* Begin *

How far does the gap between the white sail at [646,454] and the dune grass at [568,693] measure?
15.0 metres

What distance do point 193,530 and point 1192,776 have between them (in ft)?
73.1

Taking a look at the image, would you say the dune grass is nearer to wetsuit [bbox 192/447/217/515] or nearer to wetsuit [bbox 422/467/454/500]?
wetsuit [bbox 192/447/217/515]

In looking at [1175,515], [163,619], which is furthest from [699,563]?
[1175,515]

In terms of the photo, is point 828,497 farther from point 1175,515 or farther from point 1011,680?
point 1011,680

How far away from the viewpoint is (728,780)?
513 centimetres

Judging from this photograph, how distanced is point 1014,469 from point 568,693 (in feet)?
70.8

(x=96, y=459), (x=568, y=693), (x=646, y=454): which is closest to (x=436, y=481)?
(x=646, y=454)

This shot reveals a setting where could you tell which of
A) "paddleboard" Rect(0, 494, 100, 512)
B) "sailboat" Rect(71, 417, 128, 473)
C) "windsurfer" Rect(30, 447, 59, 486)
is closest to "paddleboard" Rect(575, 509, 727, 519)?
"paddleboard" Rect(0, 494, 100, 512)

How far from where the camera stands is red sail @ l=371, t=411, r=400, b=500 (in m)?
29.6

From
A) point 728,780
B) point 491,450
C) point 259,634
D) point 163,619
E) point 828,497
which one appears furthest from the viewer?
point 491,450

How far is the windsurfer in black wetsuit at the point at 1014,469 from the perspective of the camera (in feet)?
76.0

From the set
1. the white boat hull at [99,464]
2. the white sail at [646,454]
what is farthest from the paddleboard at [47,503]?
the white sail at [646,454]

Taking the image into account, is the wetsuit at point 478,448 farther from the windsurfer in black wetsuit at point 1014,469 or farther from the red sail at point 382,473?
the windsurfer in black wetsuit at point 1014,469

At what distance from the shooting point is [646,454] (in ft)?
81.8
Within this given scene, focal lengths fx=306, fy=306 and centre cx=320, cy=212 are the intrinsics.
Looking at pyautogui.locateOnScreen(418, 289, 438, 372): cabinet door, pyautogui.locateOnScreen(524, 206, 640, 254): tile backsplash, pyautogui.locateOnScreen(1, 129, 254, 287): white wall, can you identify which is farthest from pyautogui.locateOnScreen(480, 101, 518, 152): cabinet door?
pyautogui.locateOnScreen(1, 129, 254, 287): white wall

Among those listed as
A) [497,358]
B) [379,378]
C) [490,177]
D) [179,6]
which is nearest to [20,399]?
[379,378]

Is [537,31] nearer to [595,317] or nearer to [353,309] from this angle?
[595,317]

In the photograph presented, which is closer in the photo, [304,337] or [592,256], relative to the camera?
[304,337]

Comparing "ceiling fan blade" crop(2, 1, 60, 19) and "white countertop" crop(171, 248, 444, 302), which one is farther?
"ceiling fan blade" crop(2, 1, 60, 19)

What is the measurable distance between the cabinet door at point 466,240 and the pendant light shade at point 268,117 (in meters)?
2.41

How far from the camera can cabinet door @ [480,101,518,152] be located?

* End *

**Goal**
Reproduce the entire listing above word for word, from its first line to its last.

**Final answer**
How far does the gap between the white sail at [646,454] and the dune grass at [568,693] measure?
15.0 metres

What distance do point 193,530 and point 1192,776 have between them (in ft)?
73.1

Taking a look at the image, would you say the dune grass is nearer to wetsuit [bbox 192/447/217/515] or nearer to wetsuit [bbox 422/467/454/500]?
wetsuit [bbox 192/447/217/515]

In looking at [1175,515], [163,619], which is furthest from [699,563]?
[1175,515]

In terms of the photo, is point 828,497 farther from point 1175,515 or farther from point 1011,680?
point 1011,680

How far away from the viewpoint is (728,780)?
513 centimetres

Judging from this photograph, how distanced is point 1014,469 from point 568,693 (in feet)?
70.8

(x=96, y=459), (x=568, y=693), (x=646, y=454): which is closest to (x=436, y=481)?
(x=646, y=454)

This shot reveals a setting where could you tell which of
A) "paddleboard" Rect(0, 494, 100, 512)
B) "sailboat" Rect(71, 417, 128, 473)
C) "windsurfer" Rect(30, 447, 59, 486)
is closest to "paddleboard" Rect(575, 509, 727, 519)?
"paddleboard" Rect(0, 494, 100, 512)

How far from where the camera stands is red sail @ l=371, t=411, r=400, b=500 (in m)?
29.6

From
A) point 728,780
B) point 491,450
C) point 259,634
D) point 163,619
E) point 828,497
which one appears furthest from the viewer?
point 491,450

How far is the windsurfer in black wetsuit at the point at 1014,469 from the perspective of the camera (in feet)?
76.0

From the set
1. the white boat hull at [99,464]
2. the white sail at [646,454]
what is farthest from the paddleboard at [47,503]?
the white sail at [646,454]

Taking the image into account, is the wetsuit at point 478,448 farther from the windsurfer in black wetsuit at point 1014,469 or farther from the red sail at point 382,473?
the windsurfer in black wetsuit at point 1014,469

At what distance from the shooting point is [646,454] (in ft)?
81.8
Within this given scene, focal lengths fx=306, fy=306 and centre cx=320, cy=212 are the intrinsics.
Looking at pyautogui.locateOnScreen(418, 289, 438, 372): cabinet door, pyautogui.locateOnScreen(524, 206, 640, 254): tile backsplash, pyautogui.locateOnScreen(1, 129, 254, 287): white wall, can you identify which is farthest from pyautogui.locateOnScreen(480, 101, 518, 152): cabinet door?
pyautogui.locateOnScreen(1, 129, 254, 287): white wall

Among those listed as
A) [497,358]
B) [379,378]
C) [490,177]
D) [179,6]
which is nearest to [20,399]?
[379,378]

Is [537,31] nearer to [595,317] or nearer to [353,309] from this angle?
[595,317]

In the photograph presented, which is closer in the photo, [304,337] or [592,256], relative to the camera?
[304,337]

Comparing "ceiling fan blade" crop(2, 1, 60, 19) and "white countertop" crop(171, 248, 444, 302), which one is farther?
"ceiling fan blade" crop(2, 1, 60, 19)

What is the measurable distance between the cabinet door at point 466,240 and the pendant light shade at point 268,117 (in meters)?
2.41

How far from the camera can cabinet door @ [480,101,518,152] be located?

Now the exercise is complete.